I’m ok … just give me some time. Love you.

 

I set my cell on my nightstand.

Had my dad really just forbidden me to see Jake? I couldn’t wrap my head around that one. And why did I care? He’d just called me a whore and a slut! What the hell was happening?


OLIVIA!” my dad shouted.


LIVIE, JUST STAY UPSTAIRS!” Nate yelled right after.

A terrible crash followed, and my heart started pounding in my chest. Surging with a sudden burst of adrenaline, I scrambled out of my bedroom, a sense of panic overwhelming me. “NATE!”

I bolted downstairs and saw my dad holding a Louisville Slugger over Nate, who was down on the floor. The lamp was smashed beside him and the table had been overturned.


WHAT ARE YOU DOING?!” I screamed at my dad.


Impudent pup wants a fight, I’ll give him one,” my dad threatened.


Dad, nobody wants to fight with you! That’s Nate! What the hell has gotten into you?” I stooped beside Nate, putting myself between him and the baseball bat.

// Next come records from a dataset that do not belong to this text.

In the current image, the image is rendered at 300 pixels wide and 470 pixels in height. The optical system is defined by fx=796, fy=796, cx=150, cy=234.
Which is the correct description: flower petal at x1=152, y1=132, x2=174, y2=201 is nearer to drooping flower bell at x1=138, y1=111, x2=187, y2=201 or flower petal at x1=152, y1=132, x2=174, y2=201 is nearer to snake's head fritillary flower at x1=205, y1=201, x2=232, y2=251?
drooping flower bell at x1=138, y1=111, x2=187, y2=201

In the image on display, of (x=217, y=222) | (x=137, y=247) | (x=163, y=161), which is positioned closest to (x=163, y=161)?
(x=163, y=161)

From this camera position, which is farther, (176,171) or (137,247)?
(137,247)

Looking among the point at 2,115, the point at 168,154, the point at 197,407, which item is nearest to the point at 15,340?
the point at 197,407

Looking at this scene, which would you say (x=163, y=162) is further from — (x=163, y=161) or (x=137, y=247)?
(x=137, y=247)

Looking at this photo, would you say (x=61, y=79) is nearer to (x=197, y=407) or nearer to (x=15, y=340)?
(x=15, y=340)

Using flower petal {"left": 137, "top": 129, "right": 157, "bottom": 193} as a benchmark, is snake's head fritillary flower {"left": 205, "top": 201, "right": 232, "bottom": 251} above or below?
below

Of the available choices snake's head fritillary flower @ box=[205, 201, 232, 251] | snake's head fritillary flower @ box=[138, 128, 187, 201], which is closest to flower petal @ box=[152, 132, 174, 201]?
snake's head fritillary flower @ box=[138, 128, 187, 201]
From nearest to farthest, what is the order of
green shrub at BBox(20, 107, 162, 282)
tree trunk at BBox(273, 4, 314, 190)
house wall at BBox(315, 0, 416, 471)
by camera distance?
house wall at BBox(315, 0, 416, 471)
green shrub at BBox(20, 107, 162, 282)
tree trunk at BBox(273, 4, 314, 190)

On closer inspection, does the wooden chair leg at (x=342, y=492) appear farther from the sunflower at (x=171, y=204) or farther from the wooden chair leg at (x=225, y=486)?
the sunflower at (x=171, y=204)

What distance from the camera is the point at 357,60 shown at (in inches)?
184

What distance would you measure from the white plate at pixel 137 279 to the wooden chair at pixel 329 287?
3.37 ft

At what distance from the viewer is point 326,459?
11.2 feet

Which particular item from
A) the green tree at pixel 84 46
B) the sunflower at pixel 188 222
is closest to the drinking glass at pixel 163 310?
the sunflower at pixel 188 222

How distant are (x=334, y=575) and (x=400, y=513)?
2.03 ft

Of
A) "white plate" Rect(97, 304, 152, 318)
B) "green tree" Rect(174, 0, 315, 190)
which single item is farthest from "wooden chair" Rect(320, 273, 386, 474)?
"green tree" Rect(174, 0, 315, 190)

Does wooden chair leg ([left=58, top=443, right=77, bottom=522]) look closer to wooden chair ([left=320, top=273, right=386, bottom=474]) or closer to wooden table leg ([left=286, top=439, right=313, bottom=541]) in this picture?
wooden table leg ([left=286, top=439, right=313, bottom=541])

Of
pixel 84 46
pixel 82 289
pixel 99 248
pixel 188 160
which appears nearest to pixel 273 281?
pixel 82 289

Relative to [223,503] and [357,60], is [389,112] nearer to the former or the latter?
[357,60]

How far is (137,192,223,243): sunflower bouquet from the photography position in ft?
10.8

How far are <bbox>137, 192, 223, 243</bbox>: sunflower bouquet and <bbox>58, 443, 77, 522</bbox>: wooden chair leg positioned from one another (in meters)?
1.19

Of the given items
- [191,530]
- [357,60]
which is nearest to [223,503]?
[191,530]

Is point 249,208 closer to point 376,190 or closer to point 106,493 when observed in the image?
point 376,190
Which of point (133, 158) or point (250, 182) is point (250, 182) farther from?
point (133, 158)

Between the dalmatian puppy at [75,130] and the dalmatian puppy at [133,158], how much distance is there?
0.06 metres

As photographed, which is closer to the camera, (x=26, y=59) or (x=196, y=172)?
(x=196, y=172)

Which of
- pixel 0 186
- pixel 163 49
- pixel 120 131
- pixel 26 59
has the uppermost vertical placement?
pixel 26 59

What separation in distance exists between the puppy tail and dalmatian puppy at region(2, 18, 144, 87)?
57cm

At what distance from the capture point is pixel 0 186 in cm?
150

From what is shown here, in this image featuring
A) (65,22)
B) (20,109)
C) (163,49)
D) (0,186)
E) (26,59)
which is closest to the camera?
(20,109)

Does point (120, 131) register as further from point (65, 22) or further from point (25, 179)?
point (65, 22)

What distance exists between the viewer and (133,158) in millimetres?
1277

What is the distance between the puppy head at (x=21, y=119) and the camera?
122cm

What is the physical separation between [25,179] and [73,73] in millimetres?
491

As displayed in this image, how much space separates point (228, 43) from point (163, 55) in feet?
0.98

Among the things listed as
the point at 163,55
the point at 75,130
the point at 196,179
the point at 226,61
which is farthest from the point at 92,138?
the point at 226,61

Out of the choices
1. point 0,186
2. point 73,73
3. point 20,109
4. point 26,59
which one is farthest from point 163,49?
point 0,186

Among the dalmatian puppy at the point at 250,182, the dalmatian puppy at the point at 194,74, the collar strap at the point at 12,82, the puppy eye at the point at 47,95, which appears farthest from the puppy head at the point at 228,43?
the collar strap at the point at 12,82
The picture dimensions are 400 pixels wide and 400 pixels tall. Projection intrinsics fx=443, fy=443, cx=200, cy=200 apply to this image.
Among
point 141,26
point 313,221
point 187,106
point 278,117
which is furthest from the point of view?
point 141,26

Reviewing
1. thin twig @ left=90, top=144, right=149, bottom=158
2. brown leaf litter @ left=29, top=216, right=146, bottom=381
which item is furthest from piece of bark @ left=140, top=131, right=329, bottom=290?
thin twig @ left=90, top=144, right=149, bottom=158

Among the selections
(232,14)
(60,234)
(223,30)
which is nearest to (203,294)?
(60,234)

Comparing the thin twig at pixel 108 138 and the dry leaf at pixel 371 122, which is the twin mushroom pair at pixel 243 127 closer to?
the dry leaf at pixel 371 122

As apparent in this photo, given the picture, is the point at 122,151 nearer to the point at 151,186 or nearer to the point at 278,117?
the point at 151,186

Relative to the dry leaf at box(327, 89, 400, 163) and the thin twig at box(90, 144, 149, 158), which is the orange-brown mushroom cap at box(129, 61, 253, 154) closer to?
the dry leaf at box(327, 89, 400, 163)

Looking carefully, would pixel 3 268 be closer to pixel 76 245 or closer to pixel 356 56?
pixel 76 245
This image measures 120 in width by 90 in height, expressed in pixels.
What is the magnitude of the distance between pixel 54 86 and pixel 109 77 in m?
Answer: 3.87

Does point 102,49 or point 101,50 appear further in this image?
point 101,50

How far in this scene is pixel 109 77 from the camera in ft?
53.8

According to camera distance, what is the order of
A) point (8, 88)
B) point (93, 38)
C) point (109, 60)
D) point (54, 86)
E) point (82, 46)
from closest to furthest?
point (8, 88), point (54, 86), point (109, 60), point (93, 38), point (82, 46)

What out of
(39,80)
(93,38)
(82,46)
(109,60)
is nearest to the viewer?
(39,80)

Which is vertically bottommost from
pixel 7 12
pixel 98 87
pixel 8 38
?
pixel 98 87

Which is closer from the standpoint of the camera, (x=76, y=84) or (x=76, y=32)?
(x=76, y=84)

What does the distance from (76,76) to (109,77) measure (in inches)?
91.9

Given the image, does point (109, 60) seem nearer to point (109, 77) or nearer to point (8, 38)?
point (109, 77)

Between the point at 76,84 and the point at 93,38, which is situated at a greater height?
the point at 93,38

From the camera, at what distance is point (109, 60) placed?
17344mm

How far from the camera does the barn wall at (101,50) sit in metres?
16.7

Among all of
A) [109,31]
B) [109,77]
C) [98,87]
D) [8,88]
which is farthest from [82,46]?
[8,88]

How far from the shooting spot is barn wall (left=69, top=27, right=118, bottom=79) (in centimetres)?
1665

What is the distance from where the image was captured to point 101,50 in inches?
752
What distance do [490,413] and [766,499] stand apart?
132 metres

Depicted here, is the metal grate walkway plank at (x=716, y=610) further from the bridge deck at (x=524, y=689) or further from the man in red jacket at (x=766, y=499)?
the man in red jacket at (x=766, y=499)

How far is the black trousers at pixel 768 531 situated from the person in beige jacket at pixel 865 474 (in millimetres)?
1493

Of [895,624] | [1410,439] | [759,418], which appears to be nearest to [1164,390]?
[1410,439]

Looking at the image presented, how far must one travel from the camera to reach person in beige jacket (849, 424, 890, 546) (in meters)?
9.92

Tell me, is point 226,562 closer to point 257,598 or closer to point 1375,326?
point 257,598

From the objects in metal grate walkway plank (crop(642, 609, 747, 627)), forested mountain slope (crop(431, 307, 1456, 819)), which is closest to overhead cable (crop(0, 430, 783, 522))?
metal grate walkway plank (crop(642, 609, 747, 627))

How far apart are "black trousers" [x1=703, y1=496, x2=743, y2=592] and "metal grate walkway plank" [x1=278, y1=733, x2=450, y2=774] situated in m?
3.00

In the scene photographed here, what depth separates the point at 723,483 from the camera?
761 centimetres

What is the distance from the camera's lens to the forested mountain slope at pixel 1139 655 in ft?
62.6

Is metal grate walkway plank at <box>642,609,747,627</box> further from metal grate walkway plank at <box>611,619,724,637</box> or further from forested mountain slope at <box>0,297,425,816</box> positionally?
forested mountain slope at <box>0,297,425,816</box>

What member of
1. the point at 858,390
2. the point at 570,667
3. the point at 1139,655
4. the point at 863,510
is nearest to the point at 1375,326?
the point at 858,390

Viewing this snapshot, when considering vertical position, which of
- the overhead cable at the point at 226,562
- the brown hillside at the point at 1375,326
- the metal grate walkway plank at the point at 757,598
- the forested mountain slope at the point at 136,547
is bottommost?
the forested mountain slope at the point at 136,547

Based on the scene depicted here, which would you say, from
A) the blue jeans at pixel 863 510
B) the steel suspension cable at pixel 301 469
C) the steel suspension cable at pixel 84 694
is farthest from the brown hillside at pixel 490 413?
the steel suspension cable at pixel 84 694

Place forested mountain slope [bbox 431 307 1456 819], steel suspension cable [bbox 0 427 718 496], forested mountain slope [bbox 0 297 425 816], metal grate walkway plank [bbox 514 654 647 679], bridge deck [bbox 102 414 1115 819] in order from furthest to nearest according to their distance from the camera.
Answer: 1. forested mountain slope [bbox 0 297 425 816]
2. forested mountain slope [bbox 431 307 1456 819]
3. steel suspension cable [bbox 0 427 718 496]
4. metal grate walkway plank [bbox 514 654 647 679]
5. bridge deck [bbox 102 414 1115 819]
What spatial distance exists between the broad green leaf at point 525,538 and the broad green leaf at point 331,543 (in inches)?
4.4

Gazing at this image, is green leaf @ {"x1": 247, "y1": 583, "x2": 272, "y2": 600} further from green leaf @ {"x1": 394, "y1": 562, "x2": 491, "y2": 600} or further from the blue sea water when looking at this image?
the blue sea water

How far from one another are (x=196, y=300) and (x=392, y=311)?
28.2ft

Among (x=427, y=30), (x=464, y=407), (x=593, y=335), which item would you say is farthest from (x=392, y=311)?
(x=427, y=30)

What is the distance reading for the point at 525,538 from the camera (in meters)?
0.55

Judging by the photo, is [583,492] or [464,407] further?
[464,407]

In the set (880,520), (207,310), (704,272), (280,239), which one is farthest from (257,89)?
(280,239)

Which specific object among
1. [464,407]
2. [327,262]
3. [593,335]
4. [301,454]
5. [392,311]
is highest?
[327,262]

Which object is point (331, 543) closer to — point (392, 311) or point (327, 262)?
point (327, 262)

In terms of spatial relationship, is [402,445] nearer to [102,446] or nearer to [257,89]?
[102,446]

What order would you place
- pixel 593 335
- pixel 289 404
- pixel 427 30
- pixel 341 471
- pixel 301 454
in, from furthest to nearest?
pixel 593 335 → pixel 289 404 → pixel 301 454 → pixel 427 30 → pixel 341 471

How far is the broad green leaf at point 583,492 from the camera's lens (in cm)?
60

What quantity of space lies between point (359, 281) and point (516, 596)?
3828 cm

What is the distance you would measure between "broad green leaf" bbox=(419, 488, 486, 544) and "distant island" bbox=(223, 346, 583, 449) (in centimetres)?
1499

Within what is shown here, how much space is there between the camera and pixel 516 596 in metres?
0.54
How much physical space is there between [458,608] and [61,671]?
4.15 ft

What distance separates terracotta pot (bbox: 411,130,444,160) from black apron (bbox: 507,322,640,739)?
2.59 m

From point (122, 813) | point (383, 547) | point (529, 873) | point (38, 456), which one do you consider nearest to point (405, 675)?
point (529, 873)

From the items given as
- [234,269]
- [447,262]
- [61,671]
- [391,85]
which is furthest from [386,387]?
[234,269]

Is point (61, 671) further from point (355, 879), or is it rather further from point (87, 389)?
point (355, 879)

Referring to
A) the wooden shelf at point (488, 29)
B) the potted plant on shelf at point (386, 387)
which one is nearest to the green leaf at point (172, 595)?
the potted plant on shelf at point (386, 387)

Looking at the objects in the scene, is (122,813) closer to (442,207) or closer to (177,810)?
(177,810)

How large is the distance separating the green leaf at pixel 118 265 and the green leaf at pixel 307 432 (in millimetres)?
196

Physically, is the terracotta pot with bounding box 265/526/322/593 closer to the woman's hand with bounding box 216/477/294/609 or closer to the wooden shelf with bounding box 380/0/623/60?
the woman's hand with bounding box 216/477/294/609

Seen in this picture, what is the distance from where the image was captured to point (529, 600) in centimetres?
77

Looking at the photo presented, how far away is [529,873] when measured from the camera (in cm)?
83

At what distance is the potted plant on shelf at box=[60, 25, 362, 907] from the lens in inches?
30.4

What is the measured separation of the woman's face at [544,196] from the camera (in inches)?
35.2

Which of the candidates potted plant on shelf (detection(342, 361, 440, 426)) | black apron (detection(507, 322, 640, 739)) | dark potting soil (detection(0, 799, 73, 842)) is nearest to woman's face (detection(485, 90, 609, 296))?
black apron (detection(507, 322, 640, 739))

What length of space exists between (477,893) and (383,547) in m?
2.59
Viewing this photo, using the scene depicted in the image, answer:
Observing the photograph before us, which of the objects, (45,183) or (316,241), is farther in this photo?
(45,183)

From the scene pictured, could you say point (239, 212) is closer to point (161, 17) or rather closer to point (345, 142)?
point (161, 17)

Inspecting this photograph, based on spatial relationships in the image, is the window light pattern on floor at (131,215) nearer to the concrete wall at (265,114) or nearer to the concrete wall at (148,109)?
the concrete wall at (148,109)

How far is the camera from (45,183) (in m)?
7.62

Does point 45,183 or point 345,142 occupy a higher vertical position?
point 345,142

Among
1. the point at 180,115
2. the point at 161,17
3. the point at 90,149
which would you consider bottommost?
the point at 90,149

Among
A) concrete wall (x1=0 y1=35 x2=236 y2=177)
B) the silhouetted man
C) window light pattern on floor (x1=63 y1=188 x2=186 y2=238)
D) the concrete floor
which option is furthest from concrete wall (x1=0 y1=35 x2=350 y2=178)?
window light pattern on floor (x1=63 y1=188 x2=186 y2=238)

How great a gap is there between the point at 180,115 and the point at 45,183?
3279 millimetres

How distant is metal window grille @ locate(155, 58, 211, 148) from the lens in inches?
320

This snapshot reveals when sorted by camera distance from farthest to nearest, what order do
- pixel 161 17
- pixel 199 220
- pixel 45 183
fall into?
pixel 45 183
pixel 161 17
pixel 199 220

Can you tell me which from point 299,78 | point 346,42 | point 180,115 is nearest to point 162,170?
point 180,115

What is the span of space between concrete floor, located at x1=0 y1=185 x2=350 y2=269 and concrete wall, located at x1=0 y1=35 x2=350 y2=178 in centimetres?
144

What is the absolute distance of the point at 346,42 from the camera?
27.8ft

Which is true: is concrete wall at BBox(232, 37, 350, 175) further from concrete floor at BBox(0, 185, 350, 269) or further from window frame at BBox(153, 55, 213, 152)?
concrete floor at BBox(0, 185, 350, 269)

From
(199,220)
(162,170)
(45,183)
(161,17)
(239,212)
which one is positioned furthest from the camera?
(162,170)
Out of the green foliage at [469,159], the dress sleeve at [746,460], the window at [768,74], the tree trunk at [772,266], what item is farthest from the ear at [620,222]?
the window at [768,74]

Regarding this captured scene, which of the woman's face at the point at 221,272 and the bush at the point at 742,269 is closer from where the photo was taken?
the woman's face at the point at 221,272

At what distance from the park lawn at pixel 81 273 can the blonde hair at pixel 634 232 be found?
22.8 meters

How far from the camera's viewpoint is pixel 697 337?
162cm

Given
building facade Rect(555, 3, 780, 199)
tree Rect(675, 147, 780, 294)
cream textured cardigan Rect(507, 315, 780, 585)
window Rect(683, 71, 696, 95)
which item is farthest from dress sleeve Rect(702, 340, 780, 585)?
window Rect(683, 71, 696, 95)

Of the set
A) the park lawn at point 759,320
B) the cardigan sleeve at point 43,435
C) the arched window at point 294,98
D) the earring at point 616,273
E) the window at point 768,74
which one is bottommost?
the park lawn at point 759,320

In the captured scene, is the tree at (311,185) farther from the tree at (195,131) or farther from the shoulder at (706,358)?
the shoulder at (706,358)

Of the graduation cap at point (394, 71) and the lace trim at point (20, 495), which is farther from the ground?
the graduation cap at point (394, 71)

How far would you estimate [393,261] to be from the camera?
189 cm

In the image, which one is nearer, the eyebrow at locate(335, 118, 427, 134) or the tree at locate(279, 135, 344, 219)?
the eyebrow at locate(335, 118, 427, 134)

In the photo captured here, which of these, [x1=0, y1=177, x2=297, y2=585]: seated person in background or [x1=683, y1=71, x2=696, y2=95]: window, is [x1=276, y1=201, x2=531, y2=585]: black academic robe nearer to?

You’re not leaving me, Olivia.” He steadied the bat as if he were thinking of hitting me too.


I liked it better when you were ignoring us,” I muttered.


WHAT?” He scowled. “If you have something to say, spit it out! Unless you’re a pussy like your fuck partner.”

The understanding of what Nate had been saying in the truck on the way back hit me like a cinder block. I had been the most well behaved little girl and teenager in history. I thought I was being myself. And I was, but I didn’t realize the puppet master that was my absent-couldn’t-have-cared-less father was really pulling the strings. At least the ones in his mind. I was home at curfew, never drank or smoked and never had boyfriends. Nate played sports, got good grades and had worked with Caleb since he was a teenager. Dad had us all under control, and he liked that. Now he’d lost all of it at once.


Nothing you think you feel gives you the right or the authority to treat Nate or Jake or me like you are right now!” I got into my dad’s face. I was too angry to even be afraid of the bat anymore. Nate was back on his feet, looking like he was ready to jump in between us at any moment. “You were a lousy dad. You were never home, and when you did come around you were usually nothing but nasty. I always dreamed of having your acceptance, of having you love me. I used to think maybe if I cooked good enough, you’d come home for dinner … or if I did all the laundry and folded your clothes you’d see how much I missed you!”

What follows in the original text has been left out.